Um dos últimos compromissos do papa Francisco antes de sua viagem ao Cazaquistão foi o discurso aos membros da Pontifícia Academia de Ciências, no último sábado, dia 10. A plenária deste ano teve como tema “Ciência básica para o desenvolvimento humano, paz e saúde do planeta”, e Francisco bateu bastante nesta tecla em seu discurso, recordando o trabalho da Academia diante de uma série de emergências que afligem o planeta, como a fome ou as catástrofes ambientais que afetam especialmente os mais pobres. “Os feitos científicos deste século precisam estar sempre direcionados às necessidades de fraternidade, justiça e paz, e ajudar a resolver os grandes desafios enfrentados pela família humana e pelo meio ambiente”, afirmou o papa.
Queria destacar aqui várias outras falas do pontífice, a começar pela sua resposta sobre a própria existência da Pontifícia Academia de Ciências. “A Igreja abraça e incentiva a paixão pela pesquisa científica como uma expressão de amor pela verdade e pelo conhecimento sobre o mundo nos níveis macro e microscópico, e sobre a vida em todo o seu esplendor sinfônico. São Tomás afirma que ‘o fim de todo o universo é a verdade’. Como parte do universo, temos uma responsabilidade única, que deriva de nossa capacidade de se maravilhar e perguntar ‘por quê?’ quando nos deparamos com a realidade”, diz o papa.
Precisamos abandonar, de uma vez por todas, a ideia de uma ciência que não reflita sobre as consequências de suas ações. A técnica não se sobrepõe à ética
Em seguida, Francisco lembrou que a cooperação entre a ciência e outras disciplinas do pensamento podem oferecer as respostas de que o mundo precisa. “Essa abordagem interdisciplinar é muito importante porque, à medida que os avanços científicos aumentam nosso maravilhamento diante da beleza e da complexidade da natureza, há uma necessidade maior de estudos interdisciplinares ligados à reflexão filosófica, que podem levar a uma nova sínteses. Essa visão interdisciplinar, se também levar em consideração a Revelação e a teologia, pode ajudar a dar resposta às questões mais importantes da humanidade, que também estão sendo feitas pelas novas – e às vezes desorientadas – gerações.”

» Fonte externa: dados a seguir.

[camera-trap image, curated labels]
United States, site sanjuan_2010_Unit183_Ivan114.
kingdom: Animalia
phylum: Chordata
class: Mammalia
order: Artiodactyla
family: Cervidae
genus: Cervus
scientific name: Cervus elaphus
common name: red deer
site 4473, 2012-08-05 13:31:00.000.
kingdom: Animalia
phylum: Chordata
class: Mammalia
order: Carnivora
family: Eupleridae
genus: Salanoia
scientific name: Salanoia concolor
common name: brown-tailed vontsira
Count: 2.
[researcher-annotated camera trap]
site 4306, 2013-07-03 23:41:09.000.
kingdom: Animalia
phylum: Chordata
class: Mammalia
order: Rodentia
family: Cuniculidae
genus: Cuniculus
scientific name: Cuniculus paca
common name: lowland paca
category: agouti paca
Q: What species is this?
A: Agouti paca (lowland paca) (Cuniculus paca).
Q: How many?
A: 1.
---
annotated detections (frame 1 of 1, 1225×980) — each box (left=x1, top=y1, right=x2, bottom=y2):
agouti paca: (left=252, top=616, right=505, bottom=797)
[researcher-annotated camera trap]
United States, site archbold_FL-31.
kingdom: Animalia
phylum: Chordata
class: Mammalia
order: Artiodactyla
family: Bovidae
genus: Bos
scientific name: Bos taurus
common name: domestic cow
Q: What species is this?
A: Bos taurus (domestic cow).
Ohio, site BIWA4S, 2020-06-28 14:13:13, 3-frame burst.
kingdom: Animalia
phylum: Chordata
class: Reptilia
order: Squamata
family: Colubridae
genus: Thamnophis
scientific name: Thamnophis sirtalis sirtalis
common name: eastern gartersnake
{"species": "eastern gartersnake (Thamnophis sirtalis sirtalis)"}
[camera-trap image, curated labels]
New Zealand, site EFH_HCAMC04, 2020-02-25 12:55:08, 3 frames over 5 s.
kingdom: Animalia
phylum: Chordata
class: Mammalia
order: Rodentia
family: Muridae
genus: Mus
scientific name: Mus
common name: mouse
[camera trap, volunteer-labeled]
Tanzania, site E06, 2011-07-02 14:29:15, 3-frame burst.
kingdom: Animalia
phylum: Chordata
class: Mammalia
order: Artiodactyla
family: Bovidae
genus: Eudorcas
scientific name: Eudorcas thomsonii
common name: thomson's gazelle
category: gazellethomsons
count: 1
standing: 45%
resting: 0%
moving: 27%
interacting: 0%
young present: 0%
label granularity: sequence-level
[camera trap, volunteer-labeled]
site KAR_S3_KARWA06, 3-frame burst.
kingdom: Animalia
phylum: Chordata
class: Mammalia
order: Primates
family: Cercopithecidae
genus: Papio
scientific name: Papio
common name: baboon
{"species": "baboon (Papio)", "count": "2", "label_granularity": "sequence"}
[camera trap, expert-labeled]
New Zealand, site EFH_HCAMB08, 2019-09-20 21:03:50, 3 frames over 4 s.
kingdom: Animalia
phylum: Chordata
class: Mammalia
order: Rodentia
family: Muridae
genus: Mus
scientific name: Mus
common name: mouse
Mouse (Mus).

Por fim, destaco o aviso que o papa faz a respeito da necessidade de uma ciência que não seja centrada em si mesma e que não faça uma reflexão ética. Na publicação mais recente, eu mencionei a crítica que Joseph Ratzinger fazia, em 1981, à ciência que considera moralmente permissível tudo o que é tecnicamente possível; mais de 40 anos depois, Francisco deixa claro que “os resultados positivos da ciência neste século 21 dependerão muito da capacidade dos cientistas de buscar a verdade e empregar suas descobertas em conjunto com a busca pelo que é correto, nobre, bom e belo”.
O legado de décadas de “avanços” científicos sem o respectivo questionamento sobre se tais avanços seriam corretos ou condizentes com a dignidade humana foi a barbárie. Precisamos abandonar, de uma vez por todas, a ideia de uma ciência que não reflita sobre as consequências de suas ações. A técnica não se sobrepõe à ética, e nem tudo que é tecnicamente possível deve ser colocado em prática. O fenômeno moderno da hiperespecialização do conhecimento, no entanto, privou muitos cientistas de conceitos filosóficos e éticos básicos; Francisco está ressaltando a necessidade de unir de volta o que foi separado tempos atrás, e conta com a Pontifícia Academia de Ciências neste esforço.